Audio engineering is a hard career to be successful in. I should know, as I’ve been doing it for quite some time. I’ve finally gotten to the point where as a free-lancer I can afford a car and house note, which is good. But there were plenty of sacrifices along the way. None of which I regret, of course. But I wouldn’t have wanted to tack on extra debt going to school to get a job in a field that does not require a degree.
In all my time doing this, probably around 15 years professionally, nobody has ever asked me how to prove I know how to do this stuff. My resume speaks for itself. I’ve worked in studios in LA, Hawaii, Az, and now I’m a production sound mixer in Louisiana. I run sound for bands in venues around my city when I’m not on a movie. I own a recording studio for music and for foley and ADR for films. Currently, I’m on a shoot in Florida where I’ve been for 3 weeks. I got to shoot foley with one of the worlds greatest foley artists (Ellen Heuer). it’s a great life!

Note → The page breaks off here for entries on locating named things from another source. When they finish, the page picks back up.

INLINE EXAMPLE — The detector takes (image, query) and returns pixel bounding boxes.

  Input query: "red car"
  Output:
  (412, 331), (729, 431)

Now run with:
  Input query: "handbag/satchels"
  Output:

My advise is do what most of my peers did. Get an internship at a studio. Or if your interested in movie work, assist a sound editor or a production sound mixer. Offer to be a sound utility for free. Or approach a local sound venue and offer to assist the live sound guy, wrapping cables and plugging in mics. Or call a local sound company that does festivals and other events, and offer to clean the snake at the end of the night.

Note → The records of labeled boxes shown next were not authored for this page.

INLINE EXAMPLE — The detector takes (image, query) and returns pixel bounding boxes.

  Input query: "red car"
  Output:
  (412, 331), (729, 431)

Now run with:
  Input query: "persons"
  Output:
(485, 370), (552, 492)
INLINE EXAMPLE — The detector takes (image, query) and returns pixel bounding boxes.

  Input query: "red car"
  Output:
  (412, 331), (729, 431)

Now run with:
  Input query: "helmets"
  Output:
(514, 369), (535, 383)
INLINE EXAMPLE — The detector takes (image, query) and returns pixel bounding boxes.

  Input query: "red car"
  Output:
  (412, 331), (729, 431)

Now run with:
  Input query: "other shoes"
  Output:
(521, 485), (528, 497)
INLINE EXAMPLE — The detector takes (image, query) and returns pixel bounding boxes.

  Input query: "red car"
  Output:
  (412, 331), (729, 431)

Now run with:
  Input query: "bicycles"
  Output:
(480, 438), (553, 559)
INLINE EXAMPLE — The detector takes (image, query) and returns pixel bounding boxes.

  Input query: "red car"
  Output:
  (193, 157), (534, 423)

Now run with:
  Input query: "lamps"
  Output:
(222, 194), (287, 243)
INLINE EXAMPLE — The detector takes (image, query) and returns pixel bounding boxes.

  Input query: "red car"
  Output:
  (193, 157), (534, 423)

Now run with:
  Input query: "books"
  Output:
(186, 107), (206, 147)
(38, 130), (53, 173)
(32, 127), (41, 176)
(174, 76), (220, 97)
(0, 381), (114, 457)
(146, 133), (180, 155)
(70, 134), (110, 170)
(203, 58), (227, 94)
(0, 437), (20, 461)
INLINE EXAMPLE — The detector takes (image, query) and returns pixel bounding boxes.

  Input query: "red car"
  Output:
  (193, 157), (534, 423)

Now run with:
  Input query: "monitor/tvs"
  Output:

Even if you do decide to get an education, the school will always be there, waiting for you if that’s the route you decide to go. But a healthy amount of time in this field not paying for that education will both help you do better in school if you decide to go, and help guide you into a program that’s right for both you and the specific set of skills you want to garnish. Or, you might find you don’t need it.

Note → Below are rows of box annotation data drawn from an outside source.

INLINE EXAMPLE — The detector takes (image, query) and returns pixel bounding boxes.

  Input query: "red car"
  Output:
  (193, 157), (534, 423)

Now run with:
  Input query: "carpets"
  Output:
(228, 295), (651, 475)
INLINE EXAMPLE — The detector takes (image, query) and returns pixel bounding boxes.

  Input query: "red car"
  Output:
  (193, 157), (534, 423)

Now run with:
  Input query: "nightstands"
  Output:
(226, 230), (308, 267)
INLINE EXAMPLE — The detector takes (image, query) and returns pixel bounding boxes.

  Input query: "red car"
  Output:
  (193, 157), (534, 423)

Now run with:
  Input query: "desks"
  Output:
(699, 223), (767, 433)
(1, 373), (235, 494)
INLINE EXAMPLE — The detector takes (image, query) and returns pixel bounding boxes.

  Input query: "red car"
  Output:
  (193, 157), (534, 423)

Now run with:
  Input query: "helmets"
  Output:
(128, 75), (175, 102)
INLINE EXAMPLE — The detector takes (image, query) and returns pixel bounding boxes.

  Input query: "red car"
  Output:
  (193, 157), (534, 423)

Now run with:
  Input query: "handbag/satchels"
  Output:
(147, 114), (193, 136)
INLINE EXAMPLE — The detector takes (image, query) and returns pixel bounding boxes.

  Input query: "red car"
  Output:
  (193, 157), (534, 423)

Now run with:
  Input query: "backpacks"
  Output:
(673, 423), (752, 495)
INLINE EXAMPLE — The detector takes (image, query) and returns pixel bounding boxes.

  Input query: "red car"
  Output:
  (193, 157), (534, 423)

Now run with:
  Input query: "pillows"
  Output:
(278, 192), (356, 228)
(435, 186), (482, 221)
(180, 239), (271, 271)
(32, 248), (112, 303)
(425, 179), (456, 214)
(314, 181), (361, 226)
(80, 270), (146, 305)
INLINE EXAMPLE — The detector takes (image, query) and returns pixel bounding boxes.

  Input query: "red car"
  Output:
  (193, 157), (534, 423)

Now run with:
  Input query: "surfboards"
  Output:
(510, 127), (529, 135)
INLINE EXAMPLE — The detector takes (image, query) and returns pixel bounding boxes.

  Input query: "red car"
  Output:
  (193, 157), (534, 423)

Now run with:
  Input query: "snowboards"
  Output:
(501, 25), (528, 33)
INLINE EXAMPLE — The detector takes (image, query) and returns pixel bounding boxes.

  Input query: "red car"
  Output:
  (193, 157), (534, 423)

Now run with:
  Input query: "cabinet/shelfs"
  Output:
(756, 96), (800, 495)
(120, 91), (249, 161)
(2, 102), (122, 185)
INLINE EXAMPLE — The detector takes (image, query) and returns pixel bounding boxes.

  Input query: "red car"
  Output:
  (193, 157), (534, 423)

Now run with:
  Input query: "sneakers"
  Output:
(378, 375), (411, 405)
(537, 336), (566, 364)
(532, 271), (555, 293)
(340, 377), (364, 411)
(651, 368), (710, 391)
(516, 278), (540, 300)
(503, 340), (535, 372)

The point is that yeah, just “looking things up on the internet” is not a good way to educate yourself. It’s a good supplemental thing to do, to be curious and read. But hands on experience is much more valuable than any education I’ve ever come across in this field, and worlds ahead of just reading a book.
Now, not going to school isn’t an excuse to not work. You simply have to take responsibility for your own education. Read books, talk to people who are doing the things you want to do. Learn from them. Help them, and make yourself invaluable to them. Make them wonder how they every got along without you there.
There are far too many opportunities to learn from within the industry than on the outside of it in a classroom or technical college. My career has been quite all over the map, ranging from music production to movie work. Here is a list of books that are about those various fields that I recommend.
The Daily Adventures of Mixerman – A great look at a recording session, and honestly one of the funniest books I’ve ever read.
Zen and the Art of Mixing – mixerman
Zen and the art of Producing – Mixerman
Behind the Glass vol 1 and 2 – Howard Massey – Great interviews with producers and engineers. DEF check this one out. one of the best books i’ve ever read about recording.
The Recording Engineer’s Handbook – Bobby Owniski – General information about gear, mic placement techniques, fundmentals of sound, etc…
The Sound Reinforcment Handbook – Live sound techniques
The Location Sound Bible – Ric Viers – Great entry into sound for TV, Film, ENG, and EPP. Pretty much covers the bases of recording on location
That should get you started. Whatever route you choose, good luck!